Machine Learning – Extracting Data from Bond Documents

Executive Summary

Extracting key data from long, unstructured legal documents has long been left to manual admin effort, or rudimentary extraction tools with cumbersome rulesets and low success rates. Intelligent Document Processing is changing this and making it possible to extract data accurately and consistently.

The client currently spend a significant amount of manual effort extracting key data from Bond and Loan documentation. Intelligent Document Processing is fast becoming an invaluable tool for many businesses in this area, so they are naturally very interested to understand what is possible and how it could benefit them.

About the Client

The client is the leading and most experienced provider of bond trustee and loan agency service. We have over 3,000 active assignments in the non-bank lending sector for more than 850 issuers/lenders from 30 countries.

They are also a provider of high-quality bond market data through its subsidiaries Stamdata and Bond Pricing. Data includes detailed reference data, price and index information on all debt securities issued by the public sector, financial institutions and corporates.
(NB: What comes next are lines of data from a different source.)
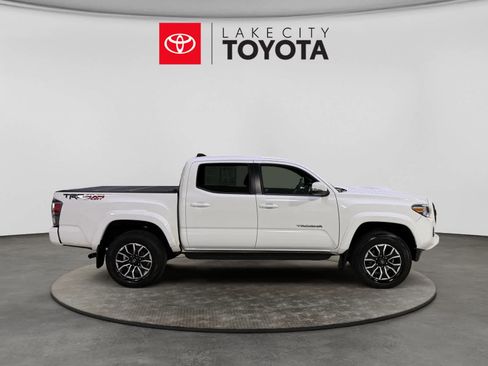 Used 2022 Toyota Tacoma TRD Sport AWD/4WD image 11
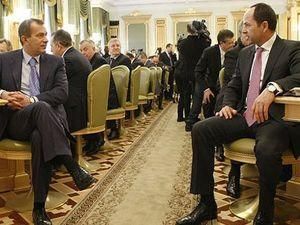 Клюев, Тигипко и Колесников увидели улучшение жизни уже сегодня Клюев, Тигипко и Колесников увидели улучшение жизни уже сегодня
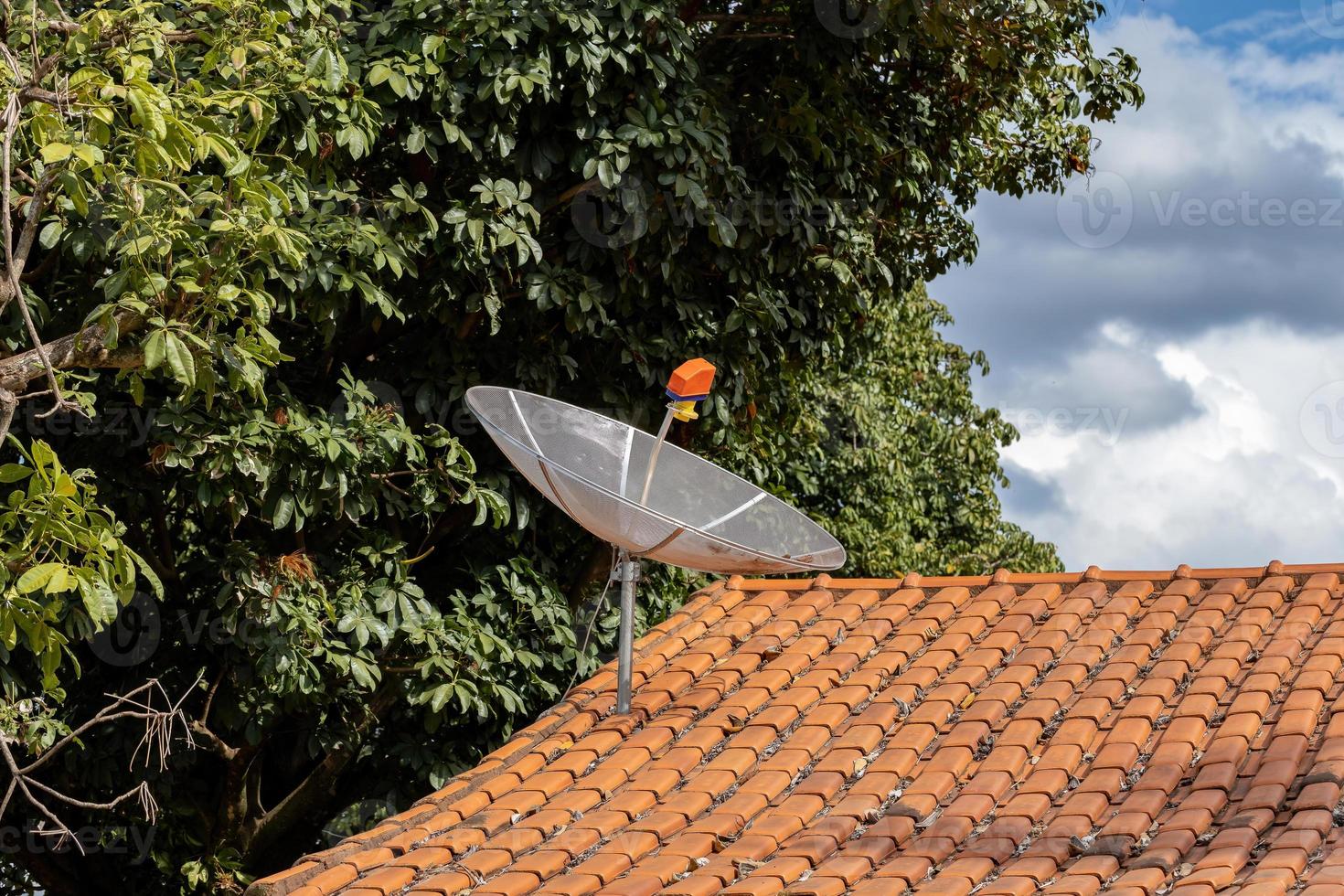 antena parabólica en el techo foto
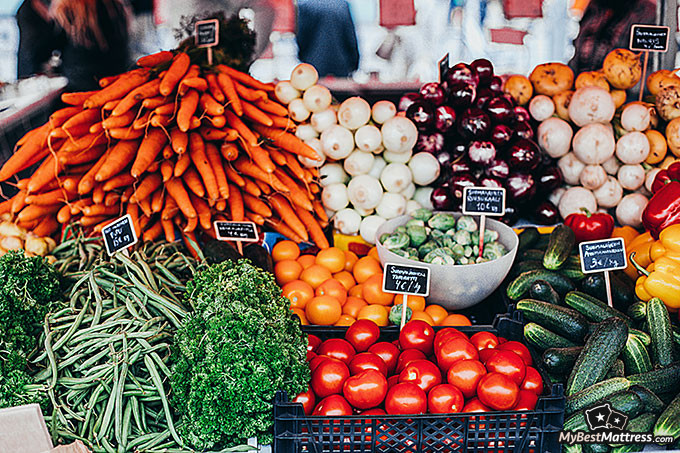 Yoga before bed: vegetable market.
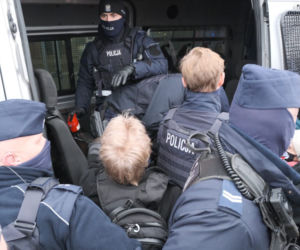 Starcie policji z uczestnikami protestu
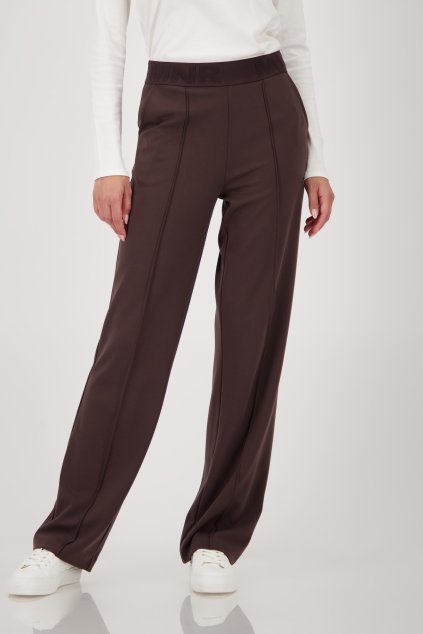 809282 520 Model Front 1200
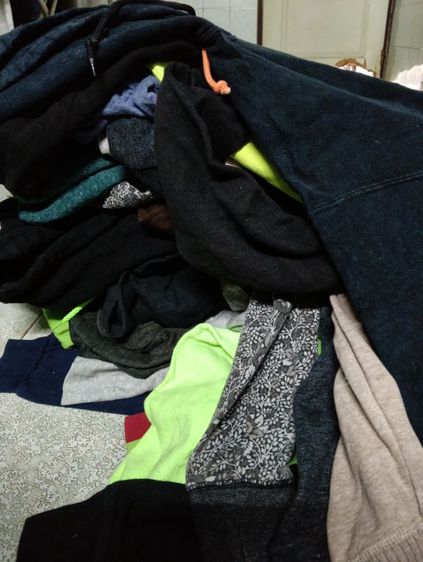 สเวตเตอร์ มือสอง สภาพดี พร้อมส่ง รูปที่ 8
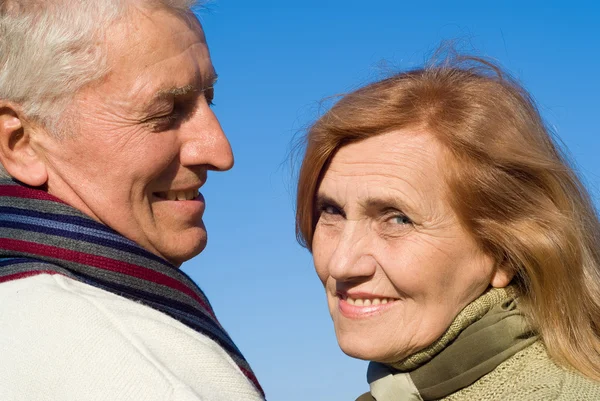 空を見て幸せ高齢者夫婦 — ストック写真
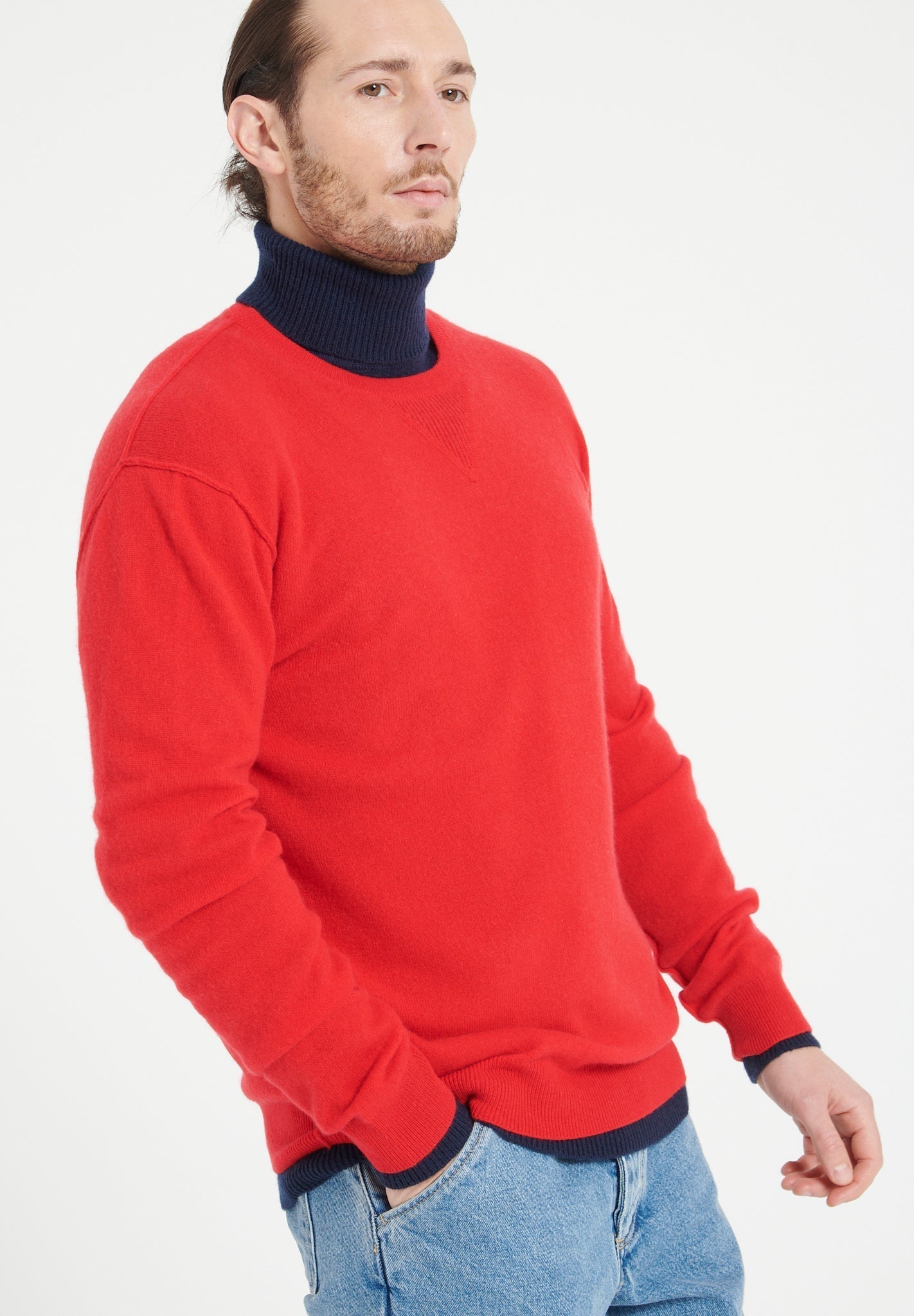 Cashmere round - neck sweater red - Tuesday Morning - Sweaters & Hoodies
Since October 2021, the client has been part of Ocorian group. Ocorian is a global leader in corporate and fiduciary services, fund administration and capital markets. It has USD 270bn in assets under administration and employs more than 1,350 professionals in 20 offices spread across Americas, EMEA, and Asia.”

The Challenges

Key bond data such as the return type, first payment date, interest rate/spread, covenants etc can be written into bond documents in a myriad of wordings and structures. This makes traditional extraction tools hard to program, as paragraphs of text are used instead of structured tables, and various wordings for the same things can be used across large documents leading to expanding and reprogramming extraction rules for every eventuality.

This is especially apparent when part of your business model is structuring and providing this data to the open market. Extracting efficiently and consistently then becomes especially important: the more you can extract, the more you can sell.

The Solution

The client engaged psKINETIC as a first step to understanding the potential of using intelligent document processing for their use case. A proof of concept was developed in Google Cloud Platform using Auto ML. The model was trained using a set of ~150 example bond documents: a mix of High Yield and Investment Grade notes, with both floating and fixed rates.

The model was trained to extract 7 common fields of varying types, and the performance of the model was then assessed. The results confirmed that even with the minimum training requirements for a model of this type, the extraction performance metrics (Precision & Recall) were suggesting that the use of this technology would be appropriate for the use case.


Playing back this proof of concept to this client opened their eyes to the possibility of using intelligent tools from the large cloud providers such as Google, and how this could transform their extraction process with minimal custom development. Although a custom model may come into its own in the future, a public cloud pre-built model, trained on the correct documents, can yield positive results.

This approach will move the business away from the endless development of manual rules currently required to maintain their extraction tool, and towards the constantly evolving and flexible role an intelligent model can play in the process.